**WRITTEN EXERCISE:** Which lines of the data below contain the word "situated"? List each of those lines, copied in full.

**RECORDED DATA:**
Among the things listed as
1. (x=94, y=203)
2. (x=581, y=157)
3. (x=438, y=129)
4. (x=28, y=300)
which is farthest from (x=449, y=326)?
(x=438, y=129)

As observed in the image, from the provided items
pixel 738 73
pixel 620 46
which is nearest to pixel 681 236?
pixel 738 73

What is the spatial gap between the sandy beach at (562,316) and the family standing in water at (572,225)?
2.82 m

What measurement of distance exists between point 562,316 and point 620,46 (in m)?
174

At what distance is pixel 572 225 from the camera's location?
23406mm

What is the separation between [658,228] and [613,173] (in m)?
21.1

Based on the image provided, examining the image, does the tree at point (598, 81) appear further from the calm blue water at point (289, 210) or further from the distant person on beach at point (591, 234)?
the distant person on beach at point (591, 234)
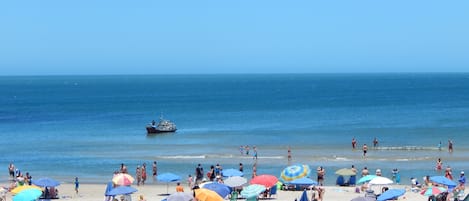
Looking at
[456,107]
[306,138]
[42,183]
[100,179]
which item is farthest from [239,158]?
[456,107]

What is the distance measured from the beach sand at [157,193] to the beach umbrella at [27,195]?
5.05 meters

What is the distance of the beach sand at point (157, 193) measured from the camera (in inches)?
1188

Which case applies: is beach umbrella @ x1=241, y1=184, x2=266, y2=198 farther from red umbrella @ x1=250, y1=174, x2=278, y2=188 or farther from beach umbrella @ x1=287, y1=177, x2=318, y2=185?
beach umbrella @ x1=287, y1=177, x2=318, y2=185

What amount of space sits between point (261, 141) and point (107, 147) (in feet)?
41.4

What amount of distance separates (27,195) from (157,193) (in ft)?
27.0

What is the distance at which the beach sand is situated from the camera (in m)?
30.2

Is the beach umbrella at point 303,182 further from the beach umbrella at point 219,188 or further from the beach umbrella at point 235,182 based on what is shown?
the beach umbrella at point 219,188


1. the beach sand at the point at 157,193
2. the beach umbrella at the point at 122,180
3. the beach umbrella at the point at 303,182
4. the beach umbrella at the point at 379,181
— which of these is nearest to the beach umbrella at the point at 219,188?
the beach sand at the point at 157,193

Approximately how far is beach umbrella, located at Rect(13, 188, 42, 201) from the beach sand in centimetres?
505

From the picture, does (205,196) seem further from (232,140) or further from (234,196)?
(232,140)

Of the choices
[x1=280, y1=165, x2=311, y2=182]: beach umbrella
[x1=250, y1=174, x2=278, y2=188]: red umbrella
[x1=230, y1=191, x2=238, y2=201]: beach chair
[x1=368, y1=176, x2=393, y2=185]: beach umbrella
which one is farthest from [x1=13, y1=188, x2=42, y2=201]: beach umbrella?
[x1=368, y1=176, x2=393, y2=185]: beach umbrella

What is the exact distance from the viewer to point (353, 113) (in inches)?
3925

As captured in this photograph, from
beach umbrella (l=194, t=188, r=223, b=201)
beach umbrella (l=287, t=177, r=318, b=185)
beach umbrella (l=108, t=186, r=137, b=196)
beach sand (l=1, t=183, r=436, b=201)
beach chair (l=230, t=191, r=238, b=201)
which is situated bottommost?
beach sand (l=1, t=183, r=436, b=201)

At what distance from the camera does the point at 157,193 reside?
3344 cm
* * *
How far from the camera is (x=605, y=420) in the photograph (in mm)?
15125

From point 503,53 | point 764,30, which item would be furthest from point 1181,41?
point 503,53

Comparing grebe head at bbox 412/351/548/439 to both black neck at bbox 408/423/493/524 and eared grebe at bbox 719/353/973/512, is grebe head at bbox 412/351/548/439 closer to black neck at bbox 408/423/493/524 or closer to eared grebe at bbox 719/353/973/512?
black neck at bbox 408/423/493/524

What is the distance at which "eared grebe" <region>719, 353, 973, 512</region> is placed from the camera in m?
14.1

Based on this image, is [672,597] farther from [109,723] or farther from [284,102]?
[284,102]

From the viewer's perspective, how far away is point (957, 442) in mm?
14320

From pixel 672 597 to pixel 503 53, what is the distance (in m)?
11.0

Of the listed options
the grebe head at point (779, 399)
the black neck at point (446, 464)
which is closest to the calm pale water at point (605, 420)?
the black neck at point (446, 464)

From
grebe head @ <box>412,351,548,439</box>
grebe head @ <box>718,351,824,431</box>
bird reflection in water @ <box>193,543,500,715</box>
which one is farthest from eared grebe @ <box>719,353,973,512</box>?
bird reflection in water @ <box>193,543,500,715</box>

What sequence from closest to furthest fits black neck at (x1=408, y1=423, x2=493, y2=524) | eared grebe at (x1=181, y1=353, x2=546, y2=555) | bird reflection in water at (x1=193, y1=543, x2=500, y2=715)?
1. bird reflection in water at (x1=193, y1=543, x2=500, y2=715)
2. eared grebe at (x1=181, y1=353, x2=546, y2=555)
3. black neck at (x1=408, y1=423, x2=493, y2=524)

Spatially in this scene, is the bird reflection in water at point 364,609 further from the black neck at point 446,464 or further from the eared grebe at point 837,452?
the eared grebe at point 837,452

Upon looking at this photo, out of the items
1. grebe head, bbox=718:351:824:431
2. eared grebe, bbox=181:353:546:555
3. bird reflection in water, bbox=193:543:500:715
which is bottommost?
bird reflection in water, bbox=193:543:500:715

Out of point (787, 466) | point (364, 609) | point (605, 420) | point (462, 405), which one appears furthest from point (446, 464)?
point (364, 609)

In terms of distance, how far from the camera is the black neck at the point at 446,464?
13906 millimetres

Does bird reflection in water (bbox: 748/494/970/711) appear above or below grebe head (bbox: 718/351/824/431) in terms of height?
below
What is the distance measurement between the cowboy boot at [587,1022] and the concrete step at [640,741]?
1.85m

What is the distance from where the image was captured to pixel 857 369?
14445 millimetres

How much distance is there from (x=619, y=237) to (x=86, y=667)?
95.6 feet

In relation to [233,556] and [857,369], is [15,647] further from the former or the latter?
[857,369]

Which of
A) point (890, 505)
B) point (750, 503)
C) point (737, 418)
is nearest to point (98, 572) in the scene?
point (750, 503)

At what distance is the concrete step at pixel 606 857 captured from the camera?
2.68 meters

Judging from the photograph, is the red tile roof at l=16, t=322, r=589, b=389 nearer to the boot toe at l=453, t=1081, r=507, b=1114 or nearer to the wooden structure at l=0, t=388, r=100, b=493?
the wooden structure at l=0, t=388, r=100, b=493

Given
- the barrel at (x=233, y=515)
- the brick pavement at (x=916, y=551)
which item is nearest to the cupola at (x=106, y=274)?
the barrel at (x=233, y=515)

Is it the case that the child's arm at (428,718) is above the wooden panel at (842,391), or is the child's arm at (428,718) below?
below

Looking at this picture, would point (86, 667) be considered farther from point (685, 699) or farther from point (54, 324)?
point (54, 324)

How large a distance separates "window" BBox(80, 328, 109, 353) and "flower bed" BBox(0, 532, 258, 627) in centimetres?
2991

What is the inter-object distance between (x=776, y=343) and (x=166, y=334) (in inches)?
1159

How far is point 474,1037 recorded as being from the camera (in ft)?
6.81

**WRITTEN SOLUTION:**
What is the distance at which the beach sand is situated from the camera (in m)?
which is situated bottommost?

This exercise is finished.